> [EXERCISE OBJECTIVE] Copy out the hyperbolic motion question word for word between "Relativity and differential" and "theory of gravitation.", inclusive.

> [EXTRACT TO READ]
▼
Relativity and differential equation I have a question regarding Misner, Charles W.; Thorne, Kip S.; Wheeler, John Archibald (1973), Gravitation ISBN 978-0-7167-0344-0. It is a book about Einstein's theory of gravitation.
In page 166 of chapter 6.2 about Hyperbolic Motion, the authors present a person feeling constant acceleration $g$ along the direction $x^1$. The authors get the following equations:

$$a^0 = \frac{du^0}{d \tau} = gu^1$$
$$a^1 = \frac{du^1}{d \tau} = gu^0$$

And the system is solved by the authors to get:

$$t=g^{-1} \sinh{g\tau}$$
$$x=g^{-1} \cosh{g\tau}$$

So obviously $u^0 = t$ and $u^1 = x$, but I am not sure about the change of variable between $t$ and $\tau$ to make the appearance of the Lorentz factor.
How do the authors solve the differential equation?
▲
> [INFORMATION PROVIDED]
▼
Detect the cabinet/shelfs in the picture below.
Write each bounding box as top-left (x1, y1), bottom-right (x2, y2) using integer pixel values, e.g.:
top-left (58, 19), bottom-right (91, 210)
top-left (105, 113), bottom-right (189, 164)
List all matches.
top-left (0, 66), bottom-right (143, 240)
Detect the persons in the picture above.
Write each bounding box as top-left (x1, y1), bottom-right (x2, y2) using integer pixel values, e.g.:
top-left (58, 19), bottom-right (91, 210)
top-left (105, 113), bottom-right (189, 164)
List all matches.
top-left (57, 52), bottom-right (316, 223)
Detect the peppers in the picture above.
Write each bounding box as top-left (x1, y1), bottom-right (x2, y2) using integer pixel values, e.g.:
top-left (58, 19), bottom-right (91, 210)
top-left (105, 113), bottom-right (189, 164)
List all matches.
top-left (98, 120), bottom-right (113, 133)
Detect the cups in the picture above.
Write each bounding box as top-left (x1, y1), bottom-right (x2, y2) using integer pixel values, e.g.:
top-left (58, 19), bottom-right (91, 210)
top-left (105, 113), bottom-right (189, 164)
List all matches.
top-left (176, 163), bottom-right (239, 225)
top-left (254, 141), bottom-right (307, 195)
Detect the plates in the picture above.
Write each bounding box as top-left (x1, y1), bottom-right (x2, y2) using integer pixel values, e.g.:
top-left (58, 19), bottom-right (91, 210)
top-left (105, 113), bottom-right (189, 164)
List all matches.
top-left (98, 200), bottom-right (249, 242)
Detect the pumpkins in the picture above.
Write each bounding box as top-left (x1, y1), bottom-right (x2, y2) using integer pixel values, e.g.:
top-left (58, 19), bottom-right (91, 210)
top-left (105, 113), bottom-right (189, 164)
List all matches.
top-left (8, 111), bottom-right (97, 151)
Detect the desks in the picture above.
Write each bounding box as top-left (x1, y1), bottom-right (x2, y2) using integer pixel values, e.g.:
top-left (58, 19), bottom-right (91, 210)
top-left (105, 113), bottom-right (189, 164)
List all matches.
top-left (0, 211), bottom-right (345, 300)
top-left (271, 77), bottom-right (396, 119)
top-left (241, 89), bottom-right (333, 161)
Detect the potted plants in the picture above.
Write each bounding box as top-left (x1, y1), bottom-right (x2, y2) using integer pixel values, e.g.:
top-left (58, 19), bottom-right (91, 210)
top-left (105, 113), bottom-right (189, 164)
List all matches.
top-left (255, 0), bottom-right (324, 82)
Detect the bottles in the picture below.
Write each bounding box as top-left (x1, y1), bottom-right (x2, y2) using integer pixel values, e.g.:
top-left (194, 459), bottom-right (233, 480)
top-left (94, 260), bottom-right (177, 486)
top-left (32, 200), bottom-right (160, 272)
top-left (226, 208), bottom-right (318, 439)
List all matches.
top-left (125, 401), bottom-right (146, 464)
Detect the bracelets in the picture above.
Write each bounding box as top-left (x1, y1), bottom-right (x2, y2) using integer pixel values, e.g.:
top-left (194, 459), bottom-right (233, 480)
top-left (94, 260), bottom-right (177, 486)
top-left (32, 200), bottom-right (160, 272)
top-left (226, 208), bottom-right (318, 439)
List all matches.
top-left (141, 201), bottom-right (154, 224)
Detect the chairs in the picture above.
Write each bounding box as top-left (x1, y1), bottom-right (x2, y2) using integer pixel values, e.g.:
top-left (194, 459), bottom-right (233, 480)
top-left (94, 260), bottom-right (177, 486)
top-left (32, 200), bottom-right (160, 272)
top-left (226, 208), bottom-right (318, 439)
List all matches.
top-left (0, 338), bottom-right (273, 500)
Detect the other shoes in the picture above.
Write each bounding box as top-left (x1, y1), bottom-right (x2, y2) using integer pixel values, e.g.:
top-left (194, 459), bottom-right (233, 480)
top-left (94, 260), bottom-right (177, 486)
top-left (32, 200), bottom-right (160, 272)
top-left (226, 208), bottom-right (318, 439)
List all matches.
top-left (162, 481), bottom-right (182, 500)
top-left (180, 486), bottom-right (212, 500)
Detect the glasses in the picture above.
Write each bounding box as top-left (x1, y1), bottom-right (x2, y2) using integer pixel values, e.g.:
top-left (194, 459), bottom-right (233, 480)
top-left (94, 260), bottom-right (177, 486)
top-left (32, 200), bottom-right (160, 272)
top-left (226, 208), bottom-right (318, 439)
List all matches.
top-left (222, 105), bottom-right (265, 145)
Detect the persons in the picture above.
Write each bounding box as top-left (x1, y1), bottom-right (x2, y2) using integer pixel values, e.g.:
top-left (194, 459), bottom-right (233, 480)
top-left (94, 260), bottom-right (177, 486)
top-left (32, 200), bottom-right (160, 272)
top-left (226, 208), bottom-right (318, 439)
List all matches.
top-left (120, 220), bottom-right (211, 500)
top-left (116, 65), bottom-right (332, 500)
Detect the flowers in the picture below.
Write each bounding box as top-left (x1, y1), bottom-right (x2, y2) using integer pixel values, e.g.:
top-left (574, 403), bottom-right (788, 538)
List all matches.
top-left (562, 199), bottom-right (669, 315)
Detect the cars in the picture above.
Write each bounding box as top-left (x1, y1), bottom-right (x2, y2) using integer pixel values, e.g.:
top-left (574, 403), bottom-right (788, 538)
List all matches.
▲
> [FULL OUTPUT]
Relativity and differential equation I have a question regarding Misner, Charles W.; Thorne, Kip S.; Wheeler, John Archibald (1973), Gravitation ISBN 978-0-7167-0344-0. It is a book about Einstein's theory of gravitation.